LCD-4 and GS-X mini is great paring, you won't be disapointed.


----------



## cadsh

Anyone has a Bifrost 2 stack over the mini?
Wondering if it creates too much heat?


----------



## wizzman121

cadsh said:


> Anyone has a Bifrost 2 stack over the mini?
> Wondering if it creates too much heat?


I would not recommend stacking components on top of the Mini without something like the fan I am using.  The Mini can get quite hot at full operating temperature. I posted a picture of my stack on the previous page of this thread.


----------



## cadsh

wizzman121 said:


> I would not recommend stacking components on top of the Mini without something like the fan I am using.  The Mini can get quite hot at full operating temperature. I posted a picture of my stack on the previous page of this thread.


I will install the BF2 on the shelf below and get longer XLR interconnects. Thanks for the advice.


----------



## ksorota

2020 was quite a year.  I pre-ordered and waited a long time to finally receive my satin red GSXmini with DACT and was excited to receive it.  Then WFH began as did my pairing down of gear to a few essential items including my HD600's.  

I then began modding Monoprice Liquid Platinum amps for members here and could not overlook the crazy good synergy of HD600 with LP, it was too good and forced me to sell of the mini in short order.  The liquid platinum is a great amp. I was a long hold out on because of the tubes and knowing that I would go down the tube rabbit hole and constantly be lost in it.  While not totally true, I was lost in the LP and finally a few months ago I was able to stop myself.  The synergy with the HD6 series phones was still their, but I finally manage to get ahold of a 4-screw HE6 and it did not play nicely with the LP.  

I went through a few amps after the LP and then finally the GRPS arrived for my GLMK2 which works surprisingly well with the HE6, but really was meant for running HD6XX's as an alternative, more relaxed signature to go with the Hifimans'.  I tried to settle on a Freya/Vidar setup but just could not get over the fact that It was only a good match with the HE6...the HD6XX was just too sensitive for a speaker amp.  I then stumbled upon a LFF modded HE5LE (code LEX) to go with the HE6 (one for home, one for office) thinking it would go well with the GLMK2 setup.  It did, and it then got me thinking that I needed to have one great system to run all my headphones...enter back in the thought of owning the GSX-mini!

The GLMK2 with GRPS is what sealed the deal that I was going to move up the Headamp ladder and again own the GSX-mini. This time I purchased used from @Voxata who had a low serial number Gloss Red (and gloss black) unit with DACT volume.  I thought I was a bigger fan of the satin red, but the gloss red is actually much nicer looking than I thought it would be and prefer it.  I have only been running the mini for a few days now, but I am having a hard time understanding how I could have been so foolish as to sell it back in the early summer (but then again their were plenty of reasons at that time).  

Aside:  I generally am a proponent of a speaker amp for the HE6, and I still will be picking one up for that reason, but the GSX mini powers them with good control and extension.   

The point of this ramble is both to show my support of Headamp and this great amp and to get the discussion going some more.  I will have listening impressions in the next few weeks pairing the mini with the Gungnir MB w/unison and also the Qutest.  

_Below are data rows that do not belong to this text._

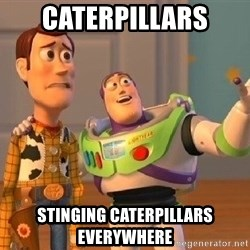Consequences Toy Story - CATERPILLARS Stinging CATERPILLARs Everywhere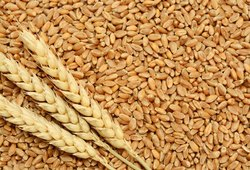 goldish brown 21:89 wheat grains, 25 Kg 50kg 100kg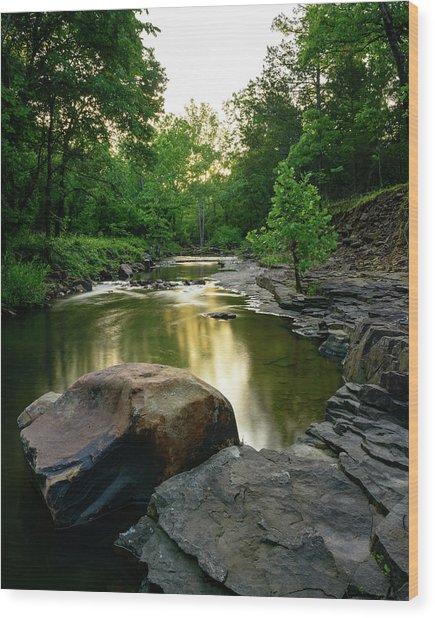 Golden Creek Wood Print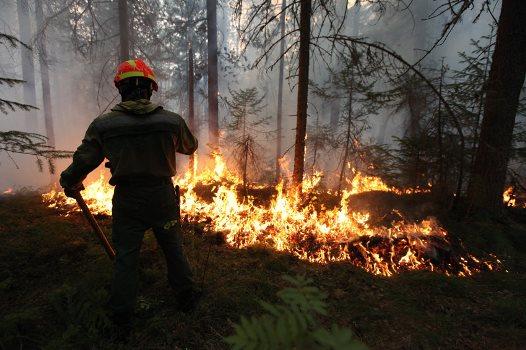 Количество лесных пожаров сократилось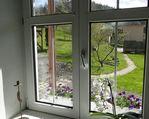 Widok z okna. Okno od strony wschodniej.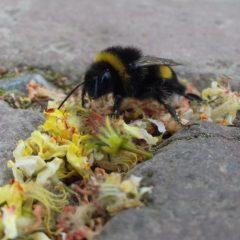 Projektwoche: Mehr als nur Honig!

I also would be willing to trade anyone a gloss black faceplate and hardware if they have a more interesting color!

Happy Listening.


----------



## paradoxper

ksorota said:


> 2020 was quite a year.  I pre-ordered and waited a long time to finally receive my satin red GSXmini with DACT and was excited to receive it.  Then WFH began as did my pairing down of gear to a few essential items including my HD600's.
> 
> I then began modding Monoprice Liquid Platinum amps for members here and could not overlook the crazy good synergy of HD600 with LP, it was too good and forced me to sell of the mini in short order.  The liquid platinum is a great amp. I was a long hold out on because of the tubes and knowing that I would go down the tube rabbit hole and constantly be lost in it.  While not totally true, I was lost in the LP and finally a few months ago I was able to stop myself.  The synergy with the HD6 series phones was still their, but I finally manage to get ahold of a 4-screw HE6 and it did not play nicely with the LP.
> 
> ...


Congrats on the LEX and GS-X, that's a lovely combo. I still rather enjoy my Code-X2.


----------



## ksorota

paradoxper said:


> Congrats on the LEX and GS-X, that's a lovely combo. I still rather enjoy my Code-X2.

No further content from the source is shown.